DATA EXTRACTS>
- Opening Delimiter -
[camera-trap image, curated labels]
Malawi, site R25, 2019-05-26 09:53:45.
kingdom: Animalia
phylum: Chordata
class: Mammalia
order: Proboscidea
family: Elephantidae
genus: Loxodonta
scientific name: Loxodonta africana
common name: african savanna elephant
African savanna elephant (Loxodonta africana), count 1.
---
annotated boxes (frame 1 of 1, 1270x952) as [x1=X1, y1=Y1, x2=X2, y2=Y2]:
- Closing Delimiter -
ACTION ITEM>
Set every line of the data down again, word for word.

TASK SOLUTION>
[camera-trap image, curated labels]
Malawi, site R25, 2019-05-26 09:53:45.
kingdom: Animalia
phylum: Chordata
class: Mammalia
order: Proboscidea
family: Elephantidae
genus: Loxodonta
scientific name: Loxodonta africana
common name: african savanna elephant
African savanna elephant (Loxodonta africana), count 1.
---
annotated boxes (frame 1 of 1, 1270x952) as [x1=X1, y1=Y1, x2=X2, y2=Y2]:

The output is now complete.